Ley de Minas. Licencia para la Contaminación Gratuita

En ninguna parte del articulado de la Ley de Minas en discusión en la Asamblea Nacional se hace referencia a uno de los impactos ambientales más significativos: las emisiones de gases de efecto invernadero.

Partiendo de los parámetros reportados en actividades similares en otros países, la huella promedio industrial de CO2 es de 0,8 toneladas por onza de oro producida.

Venezuela dispone de una reserva de oro de 8.400 toneladas en la actualidad. Si tales recursos se explotan en 40 años, la producción anual promediaría las 210 toneladas de oro anuales.
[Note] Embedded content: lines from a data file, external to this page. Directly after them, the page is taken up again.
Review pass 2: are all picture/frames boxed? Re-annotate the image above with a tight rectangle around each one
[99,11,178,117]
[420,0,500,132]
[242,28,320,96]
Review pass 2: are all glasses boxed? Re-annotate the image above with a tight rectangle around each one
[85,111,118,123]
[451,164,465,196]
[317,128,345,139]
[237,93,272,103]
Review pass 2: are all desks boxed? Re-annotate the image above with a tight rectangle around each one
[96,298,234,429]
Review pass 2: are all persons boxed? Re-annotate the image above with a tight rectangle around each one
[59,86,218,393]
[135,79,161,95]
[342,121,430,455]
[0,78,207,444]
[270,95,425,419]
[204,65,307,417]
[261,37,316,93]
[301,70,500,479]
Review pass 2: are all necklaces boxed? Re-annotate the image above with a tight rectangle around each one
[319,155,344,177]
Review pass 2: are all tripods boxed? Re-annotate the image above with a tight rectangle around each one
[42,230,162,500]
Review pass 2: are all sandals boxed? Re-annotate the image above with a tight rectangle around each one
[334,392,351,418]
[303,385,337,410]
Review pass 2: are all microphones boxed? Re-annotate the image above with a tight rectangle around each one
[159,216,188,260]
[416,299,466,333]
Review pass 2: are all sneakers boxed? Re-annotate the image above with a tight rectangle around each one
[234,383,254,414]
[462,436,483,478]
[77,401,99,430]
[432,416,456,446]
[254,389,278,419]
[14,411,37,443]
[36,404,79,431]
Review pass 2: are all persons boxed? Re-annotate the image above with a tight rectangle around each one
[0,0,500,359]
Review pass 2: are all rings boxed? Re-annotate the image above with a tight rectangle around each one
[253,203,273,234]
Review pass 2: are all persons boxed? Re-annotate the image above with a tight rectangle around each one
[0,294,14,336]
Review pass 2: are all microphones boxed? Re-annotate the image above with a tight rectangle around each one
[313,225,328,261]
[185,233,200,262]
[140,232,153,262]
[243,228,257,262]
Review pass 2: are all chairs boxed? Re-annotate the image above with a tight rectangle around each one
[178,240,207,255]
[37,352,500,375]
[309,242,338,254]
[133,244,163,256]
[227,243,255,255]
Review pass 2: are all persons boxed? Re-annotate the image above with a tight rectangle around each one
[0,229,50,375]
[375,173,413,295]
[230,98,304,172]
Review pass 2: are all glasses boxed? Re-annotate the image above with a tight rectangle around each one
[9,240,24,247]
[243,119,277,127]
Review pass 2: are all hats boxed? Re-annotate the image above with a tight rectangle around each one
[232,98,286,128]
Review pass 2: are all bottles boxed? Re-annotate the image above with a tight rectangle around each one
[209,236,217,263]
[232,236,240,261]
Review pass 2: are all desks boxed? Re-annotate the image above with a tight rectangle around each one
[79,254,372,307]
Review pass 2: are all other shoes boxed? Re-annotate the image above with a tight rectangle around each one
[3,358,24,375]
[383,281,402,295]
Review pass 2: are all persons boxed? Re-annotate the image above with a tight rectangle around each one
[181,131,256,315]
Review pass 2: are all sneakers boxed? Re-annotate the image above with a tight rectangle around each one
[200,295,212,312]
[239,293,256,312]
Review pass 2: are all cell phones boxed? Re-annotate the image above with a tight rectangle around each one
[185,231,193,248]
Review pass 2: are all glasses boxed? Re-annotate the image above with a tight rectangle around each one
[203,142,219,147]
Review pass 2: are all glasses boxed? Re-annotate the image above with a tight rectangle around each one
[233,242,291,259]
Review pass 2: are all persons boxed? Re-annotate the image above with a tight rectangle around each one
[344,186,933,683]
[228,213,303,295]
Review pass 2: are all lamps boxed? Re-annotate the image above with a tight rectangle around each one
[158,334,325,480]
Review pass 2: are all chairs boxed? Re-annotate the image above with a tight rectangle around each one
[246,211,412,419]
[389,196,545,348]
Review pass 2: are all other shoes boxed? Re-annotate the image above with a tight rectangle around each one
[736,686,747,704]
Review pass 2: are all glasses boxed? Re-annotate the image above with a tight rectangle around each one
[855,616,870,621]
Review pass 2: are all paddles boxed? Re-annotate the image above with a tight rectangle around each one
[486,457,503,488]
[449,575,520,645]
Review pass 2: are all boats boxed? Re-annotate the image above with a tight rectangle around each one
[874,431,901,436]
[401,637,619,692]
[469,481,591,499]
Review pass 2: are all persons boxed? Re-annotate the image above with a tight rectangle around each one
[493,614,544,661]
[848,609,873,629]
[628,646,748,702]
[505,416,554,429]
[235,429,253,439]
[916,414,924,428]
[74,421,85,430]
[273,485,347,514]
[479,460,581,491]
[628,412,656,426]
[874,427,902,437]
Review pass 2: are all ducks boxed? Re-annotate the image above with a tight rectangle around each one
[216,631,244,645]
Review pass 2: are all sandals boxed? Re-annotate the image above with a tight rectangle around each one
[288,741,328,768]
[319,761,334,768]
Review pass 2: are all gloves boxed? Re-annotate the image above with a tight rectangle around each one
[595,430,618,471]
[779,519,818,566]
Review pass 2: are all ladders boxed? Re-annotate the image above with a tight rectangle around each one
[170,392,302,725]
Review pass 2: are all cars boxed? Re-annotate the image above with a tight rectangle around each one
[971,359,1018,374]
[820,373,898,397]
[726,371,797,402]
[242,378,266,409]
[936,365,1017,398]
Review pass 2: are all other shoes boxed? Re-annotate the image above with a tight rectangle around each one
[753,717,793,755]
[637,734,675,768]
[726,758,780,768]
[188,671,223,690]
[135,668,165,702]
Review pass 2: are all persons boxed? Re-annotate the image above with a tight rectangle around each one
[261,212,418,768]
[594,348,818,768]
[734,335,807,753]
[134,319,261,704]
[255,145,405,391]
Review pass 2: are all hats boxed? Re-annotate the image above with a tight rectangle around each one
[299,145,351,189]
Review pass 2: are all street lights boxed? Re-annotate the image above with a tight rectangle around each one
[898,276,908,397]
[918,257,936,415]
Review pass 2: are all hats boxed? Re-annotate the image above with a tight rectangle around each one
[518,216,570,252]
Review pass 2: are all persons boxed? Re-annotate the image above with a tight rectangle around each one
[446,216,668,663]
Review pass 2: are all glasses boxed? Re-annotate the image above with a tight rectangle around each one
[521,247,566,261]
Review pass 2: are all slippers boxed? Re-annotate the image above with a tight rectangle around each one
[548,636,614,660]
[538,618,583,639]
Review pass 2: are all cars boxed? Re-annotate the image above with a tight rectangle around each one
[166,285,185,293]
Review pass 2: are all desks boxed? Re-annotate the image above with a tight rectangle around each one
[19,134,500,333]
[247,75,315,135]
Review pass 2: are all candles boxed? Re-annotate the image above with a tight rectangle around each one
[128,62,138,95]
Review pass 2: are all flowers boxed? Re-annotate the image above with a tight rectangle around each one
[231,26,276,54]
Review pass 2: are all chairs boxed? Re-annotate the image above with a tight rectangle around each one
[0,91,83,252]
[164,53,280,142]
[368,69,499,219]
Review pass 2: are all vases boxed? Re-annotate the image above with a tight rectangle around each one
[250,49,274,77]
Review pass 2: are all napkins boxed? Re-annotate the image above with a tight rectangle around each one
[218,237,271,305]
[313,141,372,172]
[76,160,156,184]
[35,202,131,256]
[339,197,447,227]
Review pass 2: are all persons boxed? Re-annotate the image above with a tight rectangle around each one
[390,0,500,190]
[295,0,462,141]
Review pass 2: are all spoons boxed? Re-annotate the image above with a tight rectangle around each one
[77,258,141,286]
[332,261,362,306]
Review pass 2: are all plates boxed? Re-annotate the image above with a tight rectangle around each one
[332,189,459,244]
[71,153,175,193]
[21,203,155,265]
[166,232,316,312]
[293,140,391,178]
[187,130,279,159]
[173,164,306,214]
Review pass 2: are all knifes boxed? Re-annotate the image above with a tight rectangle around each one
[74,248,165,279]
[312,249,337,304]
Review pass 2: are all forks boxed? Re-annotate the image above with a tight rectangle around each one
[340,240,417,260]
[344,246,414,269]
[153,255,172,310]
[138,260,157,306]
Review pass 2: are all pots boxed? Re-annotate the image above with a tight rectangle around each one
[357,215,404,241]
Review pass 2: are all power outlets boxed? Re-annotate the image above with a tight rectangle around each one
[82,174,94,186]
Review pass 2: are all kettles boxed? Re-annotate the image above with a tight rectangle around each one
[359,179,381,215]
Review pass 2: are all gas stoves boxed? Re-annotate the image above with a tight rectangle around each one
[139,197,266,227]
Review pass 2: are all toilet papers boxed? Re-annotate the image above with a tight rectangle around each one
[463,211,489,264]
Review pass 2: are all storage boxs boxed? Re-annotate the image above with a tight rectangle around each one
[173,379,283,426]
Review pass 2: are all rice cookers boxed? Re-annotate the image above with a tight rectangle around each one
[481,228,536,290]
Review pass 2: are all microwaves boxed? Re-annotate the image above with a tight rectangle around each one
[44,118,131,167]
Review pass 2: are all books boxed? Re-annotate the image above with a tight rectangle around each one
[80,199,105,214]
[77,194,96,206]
Las emisiones de CO2 se elevarían a 6 millones de toneladas anuales en promedio.

Para compensar esas emisiones anuales sería necesario plantar 13.000 hectáreas anuales de mezclas de árboles de especies nativas, para un total de 520.000 hectáreas en 40 años.

Esas plantaciones tendrían que ser establecidas, administradas, protegidas, monitoreadas, manejadas y certificadas durante al menos sus primeros 40 años de maduración, para garantizar la mitigación del CO2 involucrado.

El costo estimado rondaría los US$ 100 millones anuales, a precios actuales, US$ 4.000 millones en 40 años, a precios actuales.

En dólares corrientes, considerando una devaluación promedio de 2% interanual, el costo total se eleva a US$ 6.000 millones en 40 años.

Si se excluye esta dimensión del impacto ambiental de la explotación de oro en la ley correspondiente, Venezuela le estaría otorgando a las empresas involucradas una licencia para la contaminación gratuita de la atmósfera.

Gratuita para las empresas.

El inevitable costo sería transferido a la sociedad venezolana.

La ley de minas debe incluir un impuesto a las emisiones de CO2 por onza de oro extraída. Algo similar debe aplicarse a los demás minerales en consideración.

En concordancia con las propuestas del Banco Mundial, del Fondo Monetario Internacional y de la ONU sobre el costo social de las emisiones de CO2, se propone que la ley de minas de Venezuela incluya un impuesto de US$ 40 por tonelada de CO2 en el año 1, elevándose progresivamente a US$ 200 en el año 40.

El estado venezolano recolectaría 26.000 millones de dólares corrientes en 40 años por concepto de impuesto a las emisiones de CO2 de la minería de oro.

Si no se incluye un impuesto a las emisiones de CO2 en la minería industrial de oro, el gobierno de Venezuela le estaría regalando a las empresas minera más de 20.000 millones de dólares corrientes en los próximos 40 años, le estaría otorgando deliberada y conscientemente a las empresas mineras licencias para que contaminen libre y gratuitamente la atmósfera desde territorio venezolano, y le estaría imponiendo, consciente y deliberadamente, tanto el costo económico como el ambiental a la sociedad venezolana.